In the autumn of 2024, Iolanda Ferro installed a small Yagi antenna on the south wall of her observatory shed outside Naples and pointed it at the GRAVES space-surveillance radar in eastern France. Within a week she was detecting meteors during her morning coffee.
Radio meteor detection is, for the amateur with modest electronics skills, one of the most rewarding and least appreciated branches of meteor astronomy. The technique works in cloud, in daylight, and through the worst urban light pollution.
It also works while the observer is asleep, eating breakfast, or out of the house. The receiver records, the software counts, and the results are available in the morning.
The physics is straightforward. A meteor entering the atmosphere creates a brief column of ionised gas at altitudes between eighty and one hundred kilometres. This column reflects radio waves much as a thin layer of mercury reflects light.

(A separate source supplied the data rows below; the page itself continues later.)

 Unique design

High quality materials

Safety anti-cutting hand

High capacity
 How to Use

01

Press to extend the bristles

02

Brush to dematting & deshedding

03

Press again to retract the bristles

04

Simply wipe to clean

A radio transmitter and a radio receiver, positioned with the meteor's ionised column between them, can therefore detect the meteor's passage as a brief enhancement of the transmitted signal. The technique is called forward-scatter meteor detection.

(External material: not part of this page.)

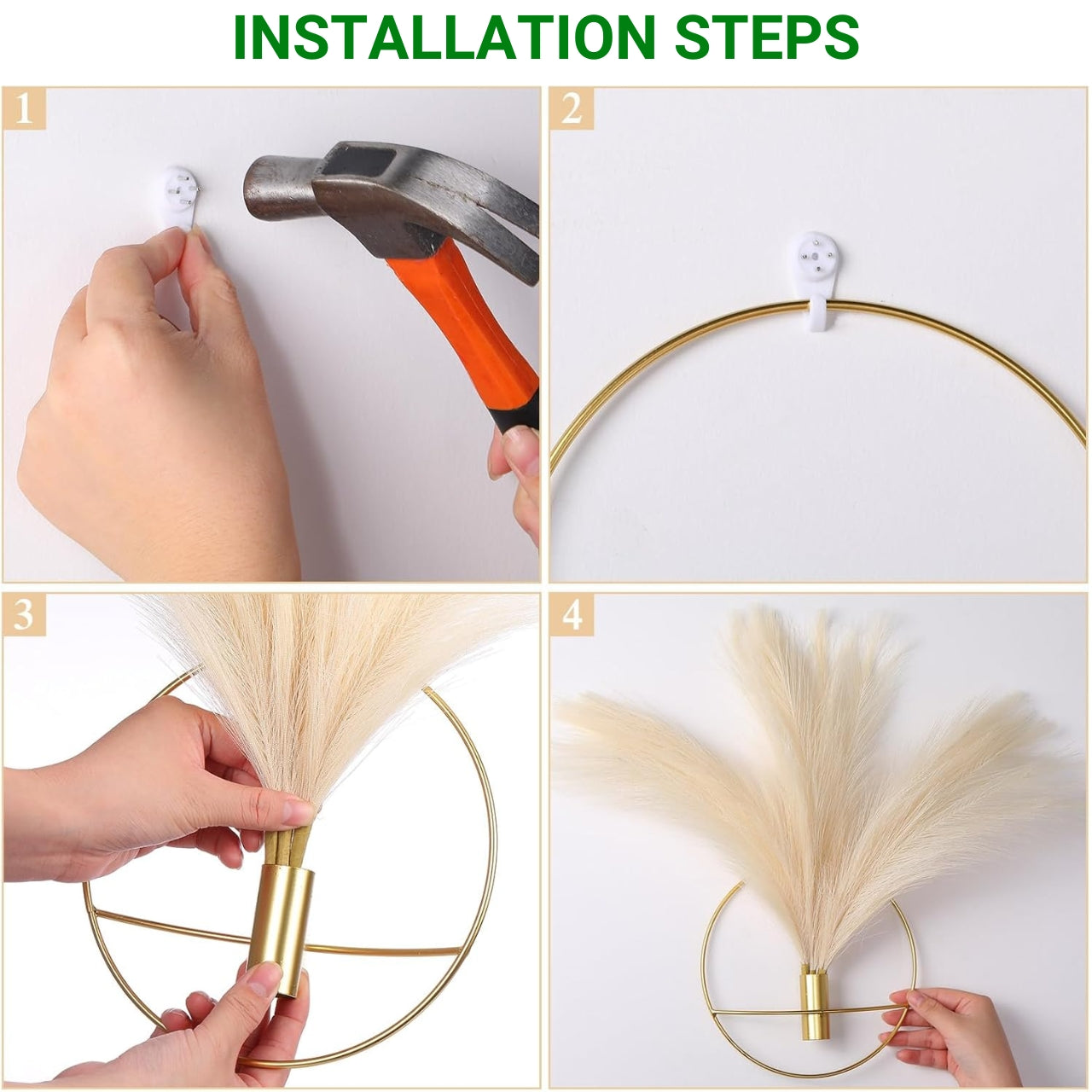 INSTALLATION STEPS

1

2

3

4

The amateur does not need to provide the transmitter. Several powerful continuous transmitters operate in convenient frequency bands and serve, by accident, as ideal beacons for amateur meteor detection.
The most widely used in Europe is GRAVES, a French Air Force space-surveillance radar operating at 143.050 MHz from a site near Dijon. The American equivalents include various VHF television transmitters and some forms of FM radio.
Ferro's setup consists of a three-element Yagi antenna tuned to 143 MHz, a low-noise amplifier, a software-defined radio dongle, and a laptop running open-source spectrogram software. The total cost, in 2024 euros, was approximately two hundred and ten.
The antenna is the part most amateurs underestimate. A good 143 MHz Yagi is approximately two metres long and must be pointed in the general direction of GRAVES — for Ferro, roughly northwest, at a moderate elevation.
The software, Spectrum Lab or a similar package, displays the received signal as a waterfall plot. A meteor appears as a brief bright streak in the otherwise quiet band, lasting anywhere from a tenth of a second to several seconds.
Bright meteors and fireballs produce longer reflections, sometimes lasting tens of seconds, as the ionised column persists in the upper atmosphere and is gradually dispersed by high-altitude winds.
Ferro's typical daily count, integrated over twenty-four hours, runs between fifty and one hundred and fifty meteors in quiet periods and between three hundred and two thousand during major showers.
The August 2025 Perseid maximum produced a peak hourly rate of one hundred and ninety-three radio meteors during the most active hours, with a daily total exceeding two thousand four hundred over the three-day peak.
Compare this with her optical count from the same maximum — seventy-three meteors in two hours from the olive grove. The radio receiver, running unattended through cloud, fog, and daylight, recorded a substantially larger and more complete picture of the shower's actual activity.
The radio technique is particularly valuable for the daytime showers. The Arietids, peaking in early June, are one of the strongest annual showers but are almost entirely invisible to optical observers because the radiant is too close to the sun.
Ferro's radio receiver picks up the Arietids reliably each year. In June 2025 she recorded peak hourly rates above seventy from a shower that no Italian optical observer saw a single meteor of.
The data is also useful. The British Astronomical Association and the IMO both accept radio meteor counts in their global databases, and several long-running amateur radio meteor stations provide some of the most consistent datasets in the discipline.
There are, Ferro notes, two persistent problems with the radio technique. The first is interference from local electronics — LED street lights, switching power supplies, and digital television have all degraded the radio environment for amateur work over the last decade.
The second is the difficulty of distinguishing meteor reflections from aircraft reflections at low elevations. An aircraft passing through the GRAVES beam produces a long, slowly drifting trace that can be confused with a long-duration meteor by inexperienced observers and by poorly tuned software.
Ferro's recommendation, for the amateur considering a first radio meteor station, is to start with the smallest reasonable antenna, the cheapest reasonable SDR, and the free Spectrum Lab software. The investment is modest, the learning curve is steep but finite, and the reward — meteor counts in daylight, through cloud, while the observer is at work — is something the optical observer cannot match.
She closes her column with the observation that the radio receiver, humming quietly in the corner of her shed, has detected several meteors per hour, every hour, for the last fourteen months without interruption. The sky, she reminds her readers, is never empty.